Carlotta Mercedes Agnes McCambridge was an American actress of radio, stage, film, and television. Orson Welles called her "the world's greatest living radio actress." She won an Academy Award for Best Supporting Actress for her screen debut in All the King's Men (1949) and was nominated in the same category for Giant (1956). She also provided the voice of the demon Pazuzu in The Exorcist (1973).
Best known as the voice of the demon in The Exorcist and winning a Best Supporting Actress Oscar for her role in 1949's All The King's Men, what most interested me about this memoir were McCambridge's reminiscences about her radio career. I've always been somewhat fascinated by actors who worked on radio, with only the power of their voices to convey the story.
She also campaigned for Adlai Stevenson in the 1950's. Possibly the best president the Americans never had. Along the way, she battled alcoholism (a running theme in my books lately, it seems) and worked with many famous people, including: Orsen Welles, James Dean, Montgomery Clift and Elizabeth Taylor. She was never a star, but she worked a lot in her lifetime.
I poked away at this memoir for months. Reading a page or three every night at bedtime. Luckily, it is very anecdotal, so it didn't suffer too much from this mistreatment.
Like it's author's acting, this memoir is endlessly diverting and so compelling you barely notice the lack of structure. A natural storyteller, which she would attribute to her Irish heritage, she creates vivid tales of her growing up, her work experiences and fascinating people like Adlai Stevenson, James Dean, Orson Welles and Joan Crawford (though she never gets into the supposed feud on the set of "Johnny Guitar"). But the stories are not in chronological order, there's no index and the captions she wrote for the illustrations at times promise stories that never appear in the text. If you can forgive her for that, which I found easy to do, the book presents a humorous and moving look at one of the mid-century's best actresses.

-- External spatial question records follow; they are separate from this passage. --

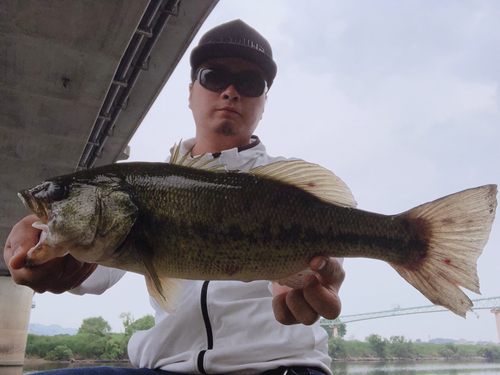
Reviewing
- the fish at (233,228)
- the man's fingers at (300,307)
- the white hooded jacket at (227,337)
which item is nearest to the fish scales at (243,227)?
the fish at (233,228)

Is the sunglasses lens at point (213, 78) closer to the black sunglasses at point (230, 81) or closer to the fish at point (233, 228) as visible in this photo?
the black sunglasses at point (230, 81)

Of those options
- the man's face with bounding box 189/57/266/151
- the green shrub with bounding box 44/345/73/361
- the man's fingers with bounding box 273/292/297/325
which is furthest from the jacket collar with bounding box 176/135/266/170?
the green shrub with bounding box 44/345/73/361

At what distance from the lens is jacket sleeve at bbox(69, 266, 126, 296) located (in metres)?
2.57

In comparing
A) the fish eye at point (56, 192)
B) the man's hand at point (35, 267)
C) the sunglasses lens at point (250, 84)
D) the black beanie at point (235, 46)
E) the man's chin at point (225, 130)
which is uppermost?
the black beanie at point (235, 46)

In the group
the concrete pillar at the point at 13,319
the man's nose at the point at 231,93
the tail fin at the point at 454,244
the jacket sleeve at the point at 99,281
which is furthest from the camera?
the concrete pillar at the point at 13,319

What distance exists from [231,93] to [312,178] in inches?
63.6

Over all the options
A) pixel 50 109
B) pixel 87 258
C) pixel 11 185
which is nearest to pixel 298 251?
pixel 87 258

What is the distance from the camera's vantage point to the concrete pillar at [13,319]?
2319cm

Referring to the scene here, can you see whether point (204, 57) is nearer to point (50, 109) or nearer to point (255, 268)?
point (255, 268)

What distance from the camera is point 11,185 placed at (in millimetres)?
12219

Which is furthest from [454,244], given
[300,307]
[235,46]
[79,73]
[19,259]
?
[79,73]

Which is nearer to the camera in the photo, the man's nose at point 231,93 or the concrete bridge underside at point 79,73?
the man's nose at point 231,93

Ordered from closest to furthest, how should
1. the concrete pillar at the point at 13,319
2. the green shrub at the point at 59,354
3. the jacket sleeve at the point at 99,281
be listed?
the jacket sleeve at the point at 99,281 → the concrete pillar at the point at 13,319 → the green shrub at the point at 59,354

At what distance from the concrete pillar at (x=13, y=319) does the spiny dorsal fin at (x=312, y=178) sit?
2707 cm
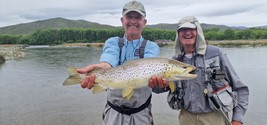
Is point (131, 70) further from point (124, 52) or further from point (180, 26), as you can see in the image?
point (180, 26)

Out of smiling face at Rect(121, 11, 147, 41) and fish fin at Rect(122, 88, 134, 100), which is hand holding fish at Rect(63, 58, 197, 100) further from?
smiling face at Rect(121, 11, 147, 41)

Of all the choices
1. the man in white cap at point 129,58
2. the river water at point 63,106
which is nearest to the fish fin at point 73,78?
the man in white cap at point 129,58

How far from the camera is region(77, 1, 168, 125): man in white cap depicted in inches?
161

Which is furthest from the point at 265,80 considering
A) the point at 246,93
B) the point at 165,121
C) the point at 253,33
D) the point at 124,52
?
the point at 253,33

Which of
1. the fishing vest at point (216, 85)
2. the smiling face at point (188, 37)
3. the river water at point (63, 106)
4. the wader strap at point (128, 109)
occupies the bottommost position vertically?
the river water at point (63, 106)

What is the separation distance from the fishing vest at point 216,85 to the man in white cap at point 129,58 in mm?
755

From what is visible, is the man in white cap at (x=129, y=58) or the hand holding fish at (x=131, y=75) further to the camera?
the man in white cap at (x=129, y=58)

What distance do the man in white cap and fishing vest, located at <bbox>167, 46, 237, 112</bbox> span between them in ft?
2.48

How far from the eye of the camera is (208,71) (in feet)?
14.3

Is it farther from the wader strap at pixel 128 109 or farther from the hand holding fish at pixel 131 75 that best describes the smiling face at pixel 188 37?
the wader strap at pixel 128 109

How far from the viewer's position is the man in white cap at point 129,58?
13.4 feet

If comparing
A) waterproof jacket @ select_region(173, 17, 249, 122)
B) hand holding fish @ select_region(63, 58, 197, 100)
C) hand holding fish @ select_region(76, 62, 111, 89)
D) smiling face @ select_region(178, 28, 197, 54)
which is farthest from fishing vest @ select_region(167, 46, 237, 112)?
hand holding fish @ select_region(76, 62, 111, 89)

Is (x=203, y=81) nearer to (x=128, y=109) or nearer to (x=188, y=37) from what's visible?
(x=188, y=37)

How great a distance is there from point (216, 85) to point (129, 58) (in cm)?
142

This was quite an unexpectedly disappointing autobiography. Normally while reading the writings of others concerning their lives, I try to latch onto what is imitable when it comes to writing. This book had nothing to recommend it for writing a proper auto bio. The author was obviously still holding many grudges from her past. And so, instead of giving at least more positive views into her interesting life and entertainment career (radio, movies and t.v.), she proceeds to detail and delineate each and every grief in her life. With no repentance and no forgiveness she calls out those who had wronged her. The most strikingly nauseating parts of the book regard the author's attitude toward Christianity. She denigrates God and anything relating to the Lord in such a vicious way, going out of her way to bring Him into each situation in her life, seemingly just for the purpose of ridiculing and insulting both Christ and Christians, dissecting our faith. She makes sure the reader knows just how much she hates everything about God and those who believe in and follow Him. It is perpetually perplexing to consider the average atheist and how he typically goes out of his way to disparage Someone he professes not even to believe in. But God is in no way diminished. He is not insulted, moved or disturbed. Not yet.
Alongside Veronica Lake's bitter yet hilarious autobiography, one of the best chronicles of an actor's struggle from Hollywood to Chicago to NYC to London, and McCambridge never spares the gory details. The events in her youth, especially an episode with her friend's abortion, are heartbreaking, and McCambridge's eye for detail and unapologetically abrasive humor re: the movie business create surprises throughout the book. The only disappointments come when certain famous types and their stories linger on when all you want is more Mercedes McCambridge. The kind of book that makes you wish you were alive to hang out with her at the Algonquin, to hear her anecdotes and her laughter.